I personally loved each and every Cenote we visited. Each one was more amazing than the next and I was filled with such a child like bewilderment. These experiences were like no other I have ever felt before. Upon walking through the jungle down a staircase to our first Cenote, my face lit up in sheer amazement. The whole scene was enchanting and surreal and once again, Mother Nature took my breath away. Our first Cenote was partly cave, part open to the sky like an alcove with a waterfall trickling over the top of the alcove down into the water. We were fortunate enough to practically have this Cenote all to ourselves. The chatter of the jungle and the sound of water falling were the only sounds in the air. The sun peered through great big leaves, bouncing light here and there. We were eager to get in, we walked through the water on rocks until the rocks escaped from beneath us and we were fully submersed in the cool water.
We laughed, we played, we swam. Tranquil and fully at peace. We had our snorkeling gear and swam about looking deep down beneath the surface. Kayaks were available in each Cenote and we had fun kayaking around, enjoying the beautiful blue.
When we entered into the deep cavernous Cenotes my heart filled with so much beauty words cannot even express it. These Cenotes are a part of an underground system, the longest underground river in the world. Stalactites and stalagmites decorated the interior reflecting back in the mirrored crystal clear water. Bats hovered in the darkness snickering at us and casting shadows upon the cave walls. The water seemed to extend down endlessly beneath us, a plethora of blues. In this moment, we were purely present and enamored by our surroundings. We were still and silent, listening to the soft trickle of water flowing and gazing at the water reflections dancing on the ceiling. We were in a trance, meditating and feeling the energy of nature within us.
There are so many different Cenotes to choose from when visiting Tulum, signs litter the highway. We would recommend arriving at places early like as soon as they open, because it can get quite busy quickly. For us we like to enjoy nature with as minimal noise as possible, so we always seek out the lesser known locations to adventure to.
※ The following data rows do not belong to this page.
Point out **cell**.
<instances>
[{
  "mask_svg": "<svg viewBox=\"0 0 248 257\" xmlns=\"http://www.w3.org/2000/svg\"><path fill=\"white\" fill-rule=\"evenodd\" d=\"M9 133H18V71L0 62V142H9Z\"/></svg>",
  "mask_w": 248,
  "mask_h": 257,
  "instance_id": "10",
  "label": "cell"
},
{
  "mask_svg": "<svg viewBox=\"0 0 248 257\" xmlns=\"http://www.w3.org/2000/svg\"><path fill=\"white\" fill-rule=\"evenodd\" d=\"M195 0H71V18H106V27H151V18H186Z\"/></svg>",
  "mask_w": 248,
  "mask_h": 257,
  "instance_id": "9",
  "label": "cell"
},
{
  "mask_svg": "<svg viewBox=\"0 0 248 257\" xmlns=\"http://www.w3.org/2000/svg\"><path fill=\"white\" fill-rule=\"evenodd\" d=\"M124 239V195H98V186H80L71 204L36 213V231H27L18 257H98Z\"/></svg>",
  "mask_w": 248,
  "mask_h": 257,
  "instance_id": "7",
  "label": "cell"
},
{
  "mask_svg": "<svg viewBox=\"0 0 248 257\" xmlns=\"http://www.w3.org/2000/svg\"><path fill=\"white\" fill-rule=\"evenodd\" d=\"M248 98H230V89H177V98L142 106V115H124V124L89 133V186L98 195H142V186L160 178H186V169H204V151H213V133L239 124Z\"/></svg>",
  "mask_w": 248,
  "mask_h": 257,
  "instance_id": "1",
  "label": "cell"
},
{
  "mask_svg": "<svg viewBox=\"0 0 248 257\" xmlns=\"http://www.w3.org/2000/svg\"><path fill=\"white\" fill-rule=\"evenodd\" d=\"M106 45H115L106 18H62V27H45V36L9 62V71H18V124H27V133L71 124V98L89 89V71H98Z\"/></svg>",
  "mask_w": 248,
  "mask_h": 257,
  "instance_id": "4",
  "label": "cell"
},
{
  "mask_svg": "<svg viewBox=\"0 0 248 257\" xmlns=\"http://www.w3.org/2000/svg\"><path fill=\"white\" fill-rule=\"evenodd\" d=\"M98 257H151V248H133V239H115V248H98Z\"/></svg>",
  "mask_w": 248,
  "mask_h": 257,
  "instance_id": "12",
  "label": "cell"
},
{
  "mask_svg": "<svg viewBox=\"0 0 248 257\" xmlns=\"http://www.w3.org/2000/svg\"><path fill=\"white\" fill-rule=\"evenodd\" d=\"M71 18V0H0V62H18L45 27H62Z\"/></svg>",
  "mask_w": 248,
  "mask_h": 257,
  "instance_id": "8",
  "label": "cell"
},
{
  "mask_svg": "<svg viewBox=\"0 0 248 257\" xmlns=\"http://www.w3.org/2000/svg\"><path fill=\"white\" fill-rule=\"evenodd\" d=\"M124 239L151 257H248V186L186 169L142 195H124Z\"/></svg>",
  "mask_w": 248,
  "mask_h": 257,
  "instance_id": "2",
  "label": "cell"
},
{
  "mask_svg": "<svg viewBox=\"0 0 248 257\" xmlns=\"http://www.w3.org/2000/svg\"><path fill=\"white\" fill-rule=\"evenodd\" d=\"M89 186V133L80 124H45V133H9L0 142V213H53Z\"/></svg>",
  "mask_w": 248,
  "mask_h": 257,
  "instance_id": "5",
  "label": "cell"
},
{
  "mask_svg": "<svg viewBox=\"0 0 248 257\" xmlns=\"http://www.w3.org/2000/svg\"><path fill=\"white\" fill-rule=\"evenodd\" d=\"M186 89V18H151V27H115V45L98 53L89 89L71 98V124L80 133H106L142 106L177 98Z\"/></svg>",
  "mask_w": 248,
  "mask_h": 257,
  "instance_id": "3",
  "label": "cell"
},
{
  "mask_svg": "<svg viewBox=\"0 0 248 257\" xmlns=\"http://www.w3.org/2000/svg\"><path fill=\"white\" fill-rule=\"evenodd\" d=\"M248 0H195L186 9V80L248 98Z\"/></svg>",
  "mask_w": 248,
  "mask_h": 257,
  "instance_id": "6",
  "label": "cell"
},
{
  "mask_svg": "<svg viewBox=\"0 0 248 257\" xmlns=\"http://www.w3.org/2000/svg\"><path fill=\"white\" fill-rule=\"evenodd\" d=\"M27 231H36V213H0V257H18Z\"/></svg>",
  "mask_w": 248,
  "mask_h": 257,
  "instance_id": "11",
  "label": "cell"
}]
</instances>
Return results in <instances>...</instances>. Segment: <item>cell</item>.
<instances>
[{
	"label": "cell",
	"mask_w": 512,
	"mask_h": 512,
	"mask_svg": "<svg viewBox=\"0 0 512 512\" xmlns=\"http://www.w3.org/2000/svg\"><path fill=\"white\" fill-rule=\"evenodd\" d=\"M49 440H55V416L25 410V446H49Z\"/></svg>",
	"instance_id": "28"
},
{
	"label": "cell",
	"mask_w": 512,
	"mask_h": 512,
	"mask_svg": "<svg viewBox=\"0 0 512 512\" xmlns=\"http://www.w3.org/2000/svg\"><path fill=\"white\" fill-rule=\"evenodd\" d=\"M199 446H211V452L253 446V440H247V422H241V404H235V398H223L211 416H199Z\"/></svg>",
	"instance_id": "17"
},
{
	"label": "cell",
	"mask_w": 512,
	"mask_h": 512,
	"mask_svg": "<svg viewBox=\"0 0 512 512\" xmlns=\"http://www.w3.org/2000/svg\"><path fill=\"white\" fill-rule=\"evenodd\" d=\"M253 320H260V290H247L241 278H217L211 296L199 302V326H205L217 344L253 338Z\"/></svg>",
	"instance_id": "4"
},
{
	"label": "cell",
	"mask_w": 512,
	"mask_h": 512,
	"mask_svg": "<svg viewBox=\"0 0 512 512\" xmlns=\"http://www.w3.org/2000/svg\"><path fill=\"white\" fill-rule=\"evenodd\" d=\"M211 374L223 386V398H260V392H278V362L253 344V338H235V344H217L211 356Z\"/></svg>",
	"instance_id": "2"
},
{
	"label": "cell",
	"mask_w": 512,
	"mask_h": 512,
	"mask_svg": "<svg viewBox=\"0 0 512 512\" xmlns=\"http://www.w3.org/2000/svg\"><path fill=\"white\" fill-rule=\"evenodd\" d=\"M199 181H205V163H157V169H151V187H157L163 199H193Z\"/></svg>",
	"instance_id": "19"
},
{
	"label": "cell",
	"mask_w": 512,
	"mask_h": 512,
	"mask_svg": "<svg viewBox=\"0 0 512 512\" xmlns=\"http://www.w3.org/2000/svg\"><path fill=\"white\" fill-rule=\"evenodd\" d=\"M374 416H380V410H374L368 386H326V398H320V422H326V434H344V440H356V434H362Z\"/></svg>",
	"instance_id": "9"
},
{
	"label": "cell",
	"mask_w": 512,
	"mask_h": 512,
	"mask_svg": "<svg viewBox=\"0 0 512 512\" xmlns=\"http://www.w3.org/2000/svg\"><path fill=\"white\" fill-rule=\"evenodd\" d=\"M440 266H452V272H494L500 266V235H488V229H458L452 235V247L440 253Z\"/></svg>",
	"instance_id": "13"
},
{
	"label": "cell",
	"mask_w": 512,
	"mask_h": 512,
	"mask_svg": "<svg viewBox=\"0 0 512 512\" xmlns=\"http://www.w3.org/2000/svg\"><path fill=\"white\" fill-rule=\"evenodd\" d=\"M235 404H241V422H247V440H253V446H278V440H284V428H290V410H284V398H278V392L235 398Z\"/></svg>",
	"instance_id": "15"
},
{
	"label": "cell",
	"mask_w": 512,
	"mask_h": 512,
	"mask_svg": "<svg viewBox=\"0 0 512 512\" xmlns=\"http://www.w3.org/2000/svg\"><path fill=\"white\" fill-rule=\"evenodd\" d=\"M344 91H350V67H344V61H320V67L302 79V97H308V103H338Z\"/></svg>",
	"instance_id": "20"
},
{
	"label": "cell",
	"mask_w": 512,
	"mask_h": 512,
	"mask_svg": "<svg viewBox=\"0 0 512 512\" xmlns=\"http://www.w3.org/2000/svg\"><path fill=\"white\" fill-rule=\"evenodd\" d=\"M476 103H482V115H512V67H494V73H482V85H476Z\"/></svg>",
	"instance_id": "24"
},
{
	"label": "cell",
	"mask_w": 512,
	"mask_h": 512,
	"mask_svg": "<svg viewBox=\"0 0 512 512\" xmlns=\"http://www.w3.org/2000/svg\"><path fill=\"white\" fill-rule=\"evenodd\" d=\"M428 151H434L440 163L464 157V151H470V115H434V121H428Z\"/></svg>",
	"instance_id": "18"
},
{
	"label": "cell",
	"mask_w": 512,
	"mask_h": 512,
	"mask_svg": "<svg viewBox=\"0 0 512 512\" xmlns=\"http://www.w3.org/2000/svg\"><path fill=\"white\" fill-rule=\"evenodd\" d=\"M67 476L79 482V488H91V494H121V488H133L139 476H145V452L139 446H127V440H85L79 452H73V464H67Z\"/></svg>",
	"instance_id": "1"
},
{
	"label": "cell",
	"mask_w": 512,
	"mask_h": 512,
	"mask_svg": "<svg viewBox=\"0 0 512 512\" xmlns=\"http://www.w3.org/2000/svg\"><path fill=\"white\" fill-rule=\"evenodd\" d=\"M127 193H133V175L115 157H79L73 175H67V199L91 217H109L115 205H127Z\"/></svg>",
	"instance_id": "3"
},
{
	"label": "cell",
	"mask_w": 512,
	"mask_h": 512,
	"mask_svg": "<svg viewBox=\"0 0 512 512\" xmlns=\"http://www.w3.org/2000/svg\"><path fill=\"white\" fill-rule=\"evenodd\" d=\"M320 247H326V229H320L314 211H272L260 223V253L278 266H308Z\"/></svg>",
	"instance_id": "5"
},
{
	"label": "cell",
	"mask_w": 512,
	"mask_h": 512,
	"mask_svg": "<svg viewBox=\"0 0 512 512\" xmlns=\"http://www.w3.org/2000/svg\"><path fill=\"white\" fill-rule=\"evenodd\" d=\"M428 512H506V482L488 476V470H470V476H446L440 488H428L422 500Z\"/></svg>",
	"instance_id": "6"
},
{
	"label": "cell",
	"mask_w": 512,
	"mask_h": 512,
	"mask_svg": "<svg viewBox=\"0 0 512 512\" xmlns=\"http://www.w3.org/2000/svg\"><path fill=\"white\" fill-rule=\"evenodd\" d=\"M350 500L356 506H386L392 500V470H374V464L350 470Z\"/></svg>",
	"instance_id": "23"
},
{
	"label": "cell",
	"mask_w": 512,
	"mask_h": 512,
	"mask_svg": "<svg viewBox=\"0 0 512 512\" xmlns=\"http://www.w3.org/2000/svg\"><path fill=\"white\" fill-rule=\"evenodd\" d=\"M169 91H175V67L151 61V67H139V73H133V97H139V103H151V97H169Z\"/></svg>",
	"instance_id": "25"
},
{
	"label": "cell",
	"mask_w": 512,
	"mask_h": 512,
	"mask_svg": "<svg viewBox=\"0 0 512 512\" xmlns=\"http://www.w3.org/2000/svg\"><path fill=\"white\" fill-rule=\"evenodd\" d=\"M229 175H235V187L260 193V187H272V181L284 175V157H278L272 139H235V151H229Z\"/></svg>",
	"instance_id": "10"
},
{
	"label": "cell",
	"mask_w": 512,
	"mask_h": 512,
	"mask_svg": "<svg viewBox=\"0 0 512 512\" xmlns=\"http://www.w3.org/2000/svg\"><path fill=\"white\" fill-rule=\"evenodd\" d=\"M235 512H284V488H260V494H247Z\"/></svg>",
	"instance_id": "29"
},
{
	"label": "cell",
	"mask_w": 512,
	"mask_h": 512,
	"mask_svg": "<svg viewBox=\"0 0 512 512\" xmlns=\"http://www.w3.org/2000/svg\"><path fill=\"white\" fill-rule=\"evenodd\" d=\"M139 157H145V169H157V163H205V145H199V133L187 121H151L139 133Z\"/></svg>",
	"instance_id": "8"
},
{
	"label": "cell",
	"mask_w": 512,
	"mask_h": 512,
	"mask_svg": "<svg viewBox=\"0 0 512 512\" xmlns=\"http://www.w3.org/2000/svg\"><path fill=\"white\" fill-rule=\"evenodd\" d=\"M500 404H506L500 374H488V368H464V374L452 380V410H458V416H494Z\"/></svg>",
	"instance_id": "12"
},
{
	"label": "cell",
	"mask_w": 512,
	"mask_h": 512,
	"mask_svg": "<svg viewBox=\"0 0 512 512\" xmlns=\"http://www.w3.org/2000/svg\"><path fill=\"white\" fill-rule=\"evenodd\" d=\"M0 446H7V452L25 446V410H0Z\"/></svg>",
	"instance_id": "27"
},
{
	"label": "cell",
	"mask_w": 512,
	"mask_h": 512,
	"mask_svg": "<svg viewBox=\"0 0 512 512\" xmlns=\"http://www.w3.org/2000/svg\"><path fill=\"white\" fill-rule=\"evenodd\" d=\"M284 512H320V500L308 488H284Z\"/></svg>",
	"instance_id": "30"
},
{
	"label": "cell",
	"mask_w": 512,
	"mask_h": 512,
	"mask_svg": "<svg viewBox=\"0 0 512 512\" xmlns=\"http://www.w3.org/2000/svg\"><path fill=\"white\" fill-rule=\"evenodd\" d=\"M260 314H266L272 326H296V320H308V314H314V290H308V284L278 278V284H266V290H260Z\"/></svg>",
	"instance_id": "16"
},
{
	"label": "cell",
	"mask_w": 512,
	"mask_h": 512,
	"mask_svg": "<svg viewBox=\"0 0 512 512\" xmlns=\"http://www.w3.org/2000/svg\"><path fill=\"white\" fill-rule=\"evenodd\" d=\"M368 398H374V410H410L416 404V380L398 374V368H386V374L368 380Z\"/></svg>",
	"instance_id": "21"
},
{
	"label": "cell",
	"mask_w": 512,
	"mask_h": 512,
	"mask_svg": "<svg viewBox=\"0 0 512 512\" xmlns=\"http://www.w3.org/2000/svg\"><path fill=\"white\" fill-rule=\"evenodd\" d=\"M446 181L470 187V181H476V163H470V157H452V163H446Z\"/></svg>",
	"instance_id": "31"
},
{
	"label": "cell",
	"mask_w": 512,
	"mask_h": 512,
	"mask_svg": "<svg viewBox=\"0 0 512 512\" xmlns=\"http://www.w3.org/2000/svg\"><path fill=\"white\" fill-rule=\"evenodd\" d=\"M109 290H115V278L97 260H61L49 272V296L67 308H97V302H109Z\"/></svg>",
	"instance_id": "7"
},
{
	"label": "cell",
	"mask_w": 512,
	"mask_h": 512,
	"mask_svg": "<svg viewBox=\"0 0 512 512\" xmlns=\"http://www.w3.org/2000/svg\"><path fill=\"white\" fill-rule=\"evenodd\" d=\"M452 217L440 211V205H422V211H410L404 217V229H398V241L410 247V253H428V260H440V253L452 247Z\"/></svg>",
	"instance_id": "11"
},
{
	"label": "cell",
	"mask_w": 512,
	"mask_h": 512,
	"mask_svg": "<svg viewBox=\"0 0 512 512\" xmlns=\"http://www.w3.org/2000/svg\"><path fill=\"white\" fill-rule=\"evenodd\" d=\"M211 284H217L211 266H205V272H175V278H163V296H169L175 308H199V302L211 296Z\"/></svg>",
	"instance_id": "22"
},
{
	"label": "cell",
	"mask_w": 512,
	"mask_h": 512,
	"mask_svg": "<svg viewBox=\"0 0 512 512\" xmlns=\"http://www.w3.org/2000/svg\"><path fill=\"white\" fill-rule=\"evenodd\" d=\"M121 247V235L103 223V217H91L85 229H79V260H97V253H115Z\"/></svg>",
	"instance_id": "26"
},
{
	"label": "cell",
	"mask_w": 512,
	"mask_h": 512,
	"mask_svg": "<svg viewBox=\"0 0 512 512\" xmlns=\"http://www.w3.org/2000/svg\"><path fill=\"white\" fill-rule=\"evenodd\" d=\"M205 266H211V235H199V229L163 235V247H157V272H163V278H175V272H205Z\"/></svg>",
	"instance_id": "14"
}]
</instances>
We were fortunate enough to enjoy most of the Cenotes we went to with minimal people around and it made the experience much more serene.
No matter where we go, I have always been more partial to freshwater. It’s something in the way that I’m wired. From waterfalls, creeks, rivers, lakes, estuaries… and now, cenotes! I found a new, completely unique way to love another fresh water source. By far these cenotes must be the most breathtaking spectacle of nature that I have seen. Each one an entirely different experience, yet all rooted from the same historic foundation. Constantly changing, morphing through the years. Their pristine, crystal blue waters beckon the eyes and body to gander; to take a plunge, basking in the infinite beauty.
We spent our days chasing down various secluded spots to enjoy this natural phenomenon. We avoided the major cenotes attractions such as Gran Cenote and Dos Ojos for reason alone of overcrowding. Hoards of cars littered the sides of the street like an endless train by late morning every day. Packed in like sardines, swimming head to toe disrupting the tranquil peace and beauty. We were lucky enough to have a private cenote to ourselves during our Shamanistic Sound Healing experience. We were surrounded by the sounds of the jungle above, birds unknown to us chirping and chanting a mid afternoon lullaby. Even at another location where we experienced four different cenotes we mostly had them to ourselves. Kayaking around, jumping off walls into the water. Pure magic! With over 6000 cenotes in Mexico alone, we could spend a lifetime trying to find them all!